==== Texte à lire ====
Le périmètre des transports urbains a été ensuite étendu, intégrant les gares de Jarrie-Vizille, Saint Georges de Commiers et Vif, sur la ligne des Alpes. Compte tenu de la faiblesse de la desserte ferroviaire, cet élargissement a favorisé un report du trafic sur les lignes de bus TAG et les autocars TransIsère, bénéficiant d’abord de l’avantage de la proximité : la gare de Vif est éloignée de la ville et Vizille n’est pas desservie. Ils ont aussi l’avantage de la fréquence, ce qui n’est pas difficile face au niveau de la desserte ferroviaire. Les lignes 25 et 26 du réseau TAG peuvent proposer au total jusqu’à 6 départs par heure depuis Vif, tandis que la ligne Trans’Isère 4500 offre 5 allers-retours par jour entre les gares de Grenoble et Mens… mais avec un temps de parcours de 1h20 à 1h35 bien moins attractif que le train.
Le prolongement de la ligne A entre Echirolles (Denis Papin) et Pont de Claix (L’Etoile, anciennement Flottibulle) sera accompagné d’un nouvel arrêt ferroviaire sur la ligne Grenoble – Gap. Située à environ 1,3 km de l’actuelle gare de Pont de Claix, cette nouvelle halte renforcera le maillage train-train… dès lors que la ligne des Alpes serait sauvée.
====
**Exercice**
D'après le texte sur la desserte de la ligne des Alpes, combien de départs par heure les lignes 25 et 26 du réseau TAG peuvent-elles proposer au total depuis Vif ?
==== Données ====
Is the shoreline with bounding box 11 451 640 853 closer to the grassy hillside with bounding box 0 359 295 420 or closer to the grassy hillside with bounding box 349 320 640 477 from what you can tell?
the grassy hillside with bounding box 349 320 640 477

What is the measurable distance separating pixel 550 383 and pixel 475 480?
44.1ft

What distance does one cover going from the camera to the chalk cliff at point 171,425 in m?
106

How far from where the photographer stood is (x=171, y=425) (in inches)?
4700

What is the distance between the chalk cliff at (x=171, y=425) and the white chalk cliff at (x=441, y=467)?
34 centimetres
====
**Bonne réponse**
Jusqu'à 6 départs par heure.